Since 1996, the Health Insurance Portability and Accountability Act (HIPAA) has affected nearly every aspect of health care. HIPAA imposes an array of measures aimed at keeping personal medical information private and secure. Its provisions can apply to law firms and attorneys in their everyday representation of certain clients. Because of HIPAA’s stiff penalties and other potentially embarrassing consequences, anyone working with clients in health-related fields must understand their duties under HIPAA.
It starts with “covered entities”
HIPAA applies to covered entities, which are (1) health plans, (2) healthcare clearinghouses, and (3) healthcare providers that conduct certain transactions in an electronic form. The definition for each of these types of covered entities is very technical. For example, covered entities can include group health plans, except certain small, self-administered plans. Also included are hospitals, doctors, and clinics but only if they conduct certain transactions in an electronic form. Those transactions include requests to obtain payment, requests for health care, transmissions of patient information, and communication between a healthcare provider and health plan regarding benefits, coverage, and similar items. Whether or not an entity is a covered entity can be a close question—anyone representing health-related organizations must determine whether their clients are covered entities.

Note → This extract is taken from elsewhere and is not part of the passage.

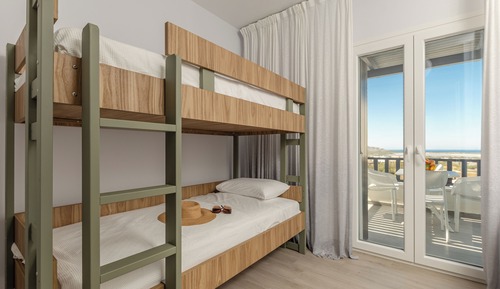 Family Villa, 2 Bedrooms, Sea View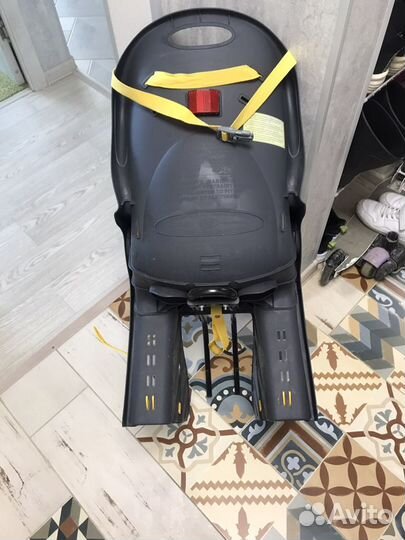 Детское велосипедное кресло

Lawyers and firms can be “business associates” under HIPAA
People or entities that perform certain functions for a covered entity involving protected health information (PHI) are called business associates. Business associates can provide legal, actuarial, accounting, and consulting services. The Department of Health and Human Services (HHS) has explicitly stated that an attorney whose legal services to a health plan involve access to PHI is a business associate. This could be a business attorney planning a sale of a medical business, a healthcare attorney answering day-to-day questions about patient information for a hospital or doctor, or a litigator helping an insurance company through litigation regarding patient coverage.

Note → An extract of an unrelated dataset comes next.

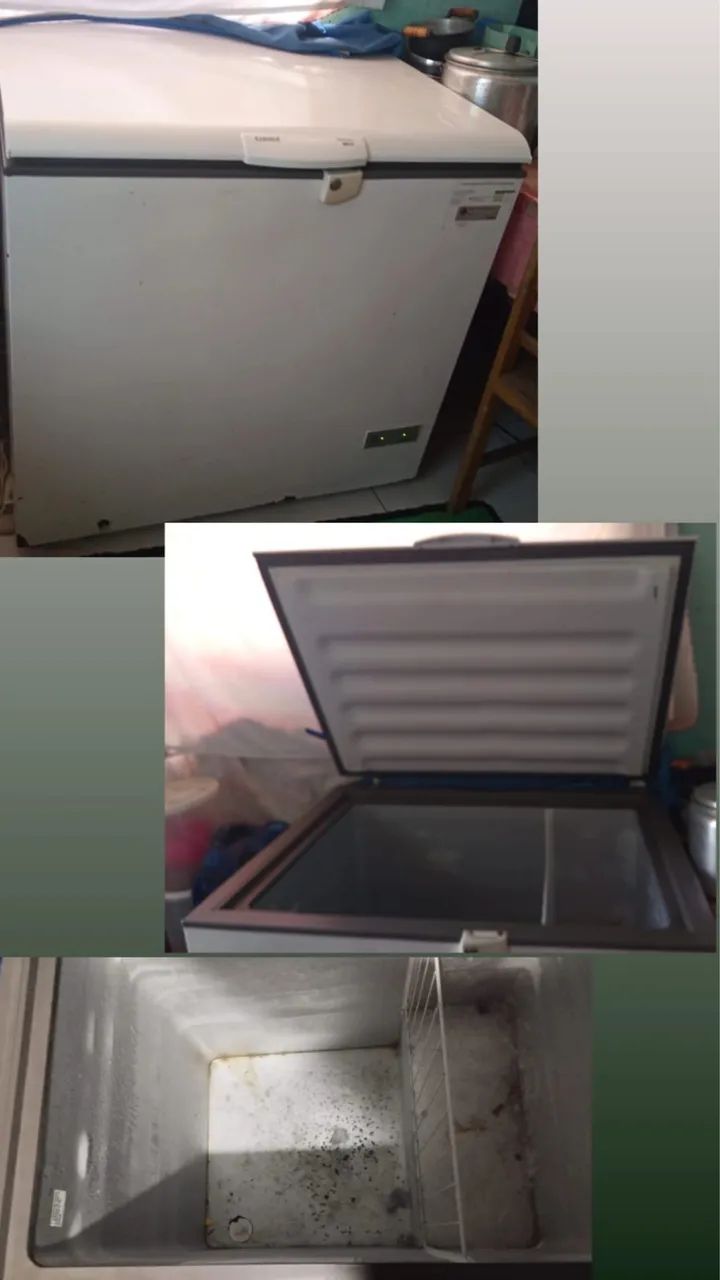 Vende-se Freezer Cônsul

Business associates are directly subject to HIPAA’s privacy rules, security rules, enforcement provisions, fines, and penalties. Further, recent guidance from HHS would consider subcontractors to business associates as business associates under HIPAA. 75 Fed. Reg. § 40,868. This could include law firms that are subcontractors to business associates.
Business associates must report certain breaches of unsecured or unencrypted PHI, abide by a business associate agreement, and account for certain disclosures of PHI. Disclosures of PHI in violation of HIPAA may need to be reported to the covered entity, government authorities (federal and state), and affected individuals, which can result in significant embarrassment, costs, and fines.
Business associates must have “business associate agreements”
Business associates must have a written business associate agreement (BAA) with the covered entity, and recent proposed guidance requires a business associate to have a BAA with subcontractors they hire. 75 Fed. Reg. § 40,868.
Thus, a law firm and the covered entity for which it works need a BAA. For example, if a law firm, as a business associate, hired a document scanning company to help with document management of HIPAA-covered documents, the law firm might need a BAA with the scanning company. A law firm working only for a business associate may also need a BAA.
A BAA details the relationship between the two entities. For example, a BAA describes permitted or required uses of PHI, prohibits use of PHI except as required by the agreement or by law, and requires appropriate safeguards to prevent a use of PHI other than as provided for by the BAA. Where one party knows of a material breach or violation by the other under the BAA, that party is required to take reasonable steps to cure the breach or end the violation. If those steps are not successful, the party with the knowledge of the breach must terminate the BAA.
Business associates need extensive security policies for EPHI
Business associates must create and implement administrative, physical, and technical safeguards for electronic PHI (EPHI), which is PHI created, stored, transmitted, or received electronically. Business associates must develop and enforce related policies, procedures, and documentation standards. For a law firm, this can require creation of a building security policy, computer security policy (encryption, security monitoring, password safety), safety and password protection for EPHI stored on firm computers, attorney and staff training, appointment of a security officer to oversee all HIPAA compliance, and periodic review of the all of the above. The periodic review must be made in reference to the changing technology, evolving computer threats, and HHS’s annual guidance regarding security. Any security policy must be drafted in conjunction with a firm’s information technology and administrative staff, along with HIPAA-knowledgeable attorneys. The goal of the security policy is to prevent the breach of unsecured EPHI because HIPAA requires special reports for breaches of unsecured (unencrypted) EPHI.
HIPAA’s requirements to prevent disclosure of PHI are extensive and evolving. Those working with health-related clients must keep informed to ensure they are meeting HIPAA’s requirements.